我已经设置了一个python脚本来从网站下载pdf,但是,代码在一个时间点成功运行,然后当我在另一个时间点运行相同的代码时,比如说几个小时之后它抛出以下错误:ValueError: No JSON object could be decoded.
我假设它是因为我发送post请求的服务器并不发回所需的响应,当我尝试将json响应转换为python对象时,它会抛出错误。
仅显示相关的代码部分。 "..."
代表省略的代码部分:
class BupaScraper(object):
def __init__(self):
self.search_request = {
"QuoteCriteria":{
"FamilyType":"Single",
"State":"NSW",
"DateOfBirth":"1993-04-24T00:00:00",
"PartnerDateOfBirth":None,
"Frequency":"WEEKLY",
"IncomeTier":"base tier",
"IncomeTierCombined":None,
"IsFromPrice":True,
"HasEligibleChild":None,
"IsCoupleOrFamily":False,
"Age":25},
"Excess":100,
"PackageEntityName":"active-saver",
"ProductType":1
}
self.all_covers = {
"QuoteCriteria":{
"FamilyType":"Single",
"State":"NSW",
"DateOfBirth":"1993-04-24T00:00:00",
"PartnerDateOfBirth":None,
"Frequency":"WEEKLY",
"IncomeTier":"base tier",
"IncomeTierCombined":None,
"IsFromPrice":True,
"HasEligibleChild":None,
"IsCoupleOrFamily":False,
"Age":25},
"HealthNeedFilter":""
}
self.header = {
'User-Agent':'Mozilla/5.0 (Macintosh; Intel Mac OS X 10.12; rv:60.0) Gecko/20100101 Firefox/60.0',
'Accept': '*/*',
'Accept-Language': 'en-US,en;q=0.5',
'Accept-Encoding': 'gzip, deflate, br',
'Referer': 'https://www.bupa.com.au/health-insurance/cover/active-saver',
'Content-Type': 'application/json',
'Content-Length': '330'
}
def get_product_names_singles(self):
#scrap product names
combined_packages = []
hospital_packages = []
extras_packages = []
post_url = 'https://www.bupa.com.au/api/cover/search'
#Singles
self.all_covers['QuoteCriteria']['FamilyType'] = 'Single'
self.header['Referer'] = 'https://www.bupa.com.au/health-insurance/cover/singles'
payload = json.dumps(self.all_covers)
r = requests.post(post_url, data=payload, headers=self.header)
output = r.json()
#output = self.post_request(post_url,payload)
package_names = []
for item in output['Results']:
for entity in item:
if entity == 'EntityName' and item['EntityName'] not in package_names:
package_names.append(item['EntityName'])
for prod_type in package_names:
if 'hospital' not in prod_type and 'extras' not in prod_type:
combined_packages.append(prod_type)
elif 'extras' not in prod_type:
hospital_packages.append(prod_type)
elif 'hospital' not in prod_type:
extras_packages.append(prod_type)
singles_products = combined_packages + hospital_packages + extras_packages
print singles_products
#return all packages
return singles_products
...
def post_request(self,url,data):
self.data = data
self.url = url
req = urllib2.Request(self.url)
req.add_header('Content-Type', 'application/json')

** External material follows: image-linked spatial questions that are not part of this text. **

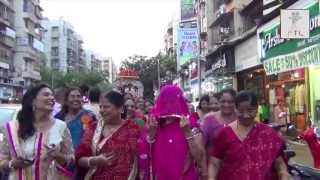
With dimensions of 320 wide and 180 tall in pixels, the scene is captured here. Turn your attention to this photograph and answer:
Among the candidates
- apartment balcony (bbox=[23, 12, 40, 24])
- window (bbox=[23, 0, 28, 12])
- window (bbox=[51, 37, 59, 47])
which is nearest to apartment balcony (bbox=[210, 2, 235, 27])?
apartment balcony (bbox=[23, 12, 40, 24])

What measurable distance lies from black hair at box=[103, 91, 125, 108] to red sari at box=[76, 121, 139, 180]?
182 millimetres

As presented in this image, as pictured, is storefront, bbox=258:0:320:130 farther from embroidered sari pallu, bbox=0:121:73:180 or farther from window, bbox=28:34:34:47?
window, bbox=28:34:34:47

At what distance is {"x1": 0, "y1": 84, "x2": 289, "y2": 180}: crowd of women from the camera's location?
480cm

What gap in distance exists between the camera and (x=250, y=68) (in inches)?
1407

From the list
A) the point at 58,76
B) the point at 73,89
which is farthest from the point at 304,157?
the point at 58,76

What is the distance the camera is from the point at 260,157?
4.75m

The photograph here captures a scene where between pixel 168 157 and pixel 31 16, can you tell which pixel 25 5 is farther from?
pixel 168 157

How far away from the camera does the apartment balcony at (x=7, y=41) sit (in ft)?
261

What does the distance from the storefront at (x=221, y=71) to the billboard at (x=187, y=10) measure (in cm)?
412

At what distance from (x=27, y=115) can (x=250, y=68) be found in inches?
1236

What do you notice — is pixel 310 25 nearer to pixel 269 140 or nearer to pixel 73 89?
pixel 73 89

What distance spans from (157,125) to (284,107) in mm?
22730

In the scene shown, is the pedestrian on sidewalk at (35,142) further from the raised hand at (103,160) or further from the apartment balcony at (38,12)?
the apartment balcony at (38,12)

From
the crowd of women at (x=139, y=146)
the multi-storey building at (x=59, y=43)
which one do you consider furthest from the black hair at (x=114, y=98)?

res = urllib2.urlopen(req,self.data)
out = json.load(res)
return out
def get_pdf(self):
link ='https://www.bupa.com.au/api/cover/datasheets/search'
directory = '/Users/U1085012/OneDrive/PDS data project/Bupa/PDS Files/'
excess = [None, 0,50,100,500]
#singles
for product in get_product_names_singles():
self.search_request['PackageEntityName'] = product
print product
if 'extras' in product:
self.search_request['ProductType'] = 2
else:
self.search_request['ProductType'] = 1
for i in range(len(excess)):
try:
self.search_request['Excess'] = excess[i]
payload = json.dumps(self.search_request)
output = self.post_request(link,payload)
except urllib2.HTTPError:
continue
else:
break
path = output['FilePath'].encode('ascii')
file_name = output['FileName'].encode('ascii')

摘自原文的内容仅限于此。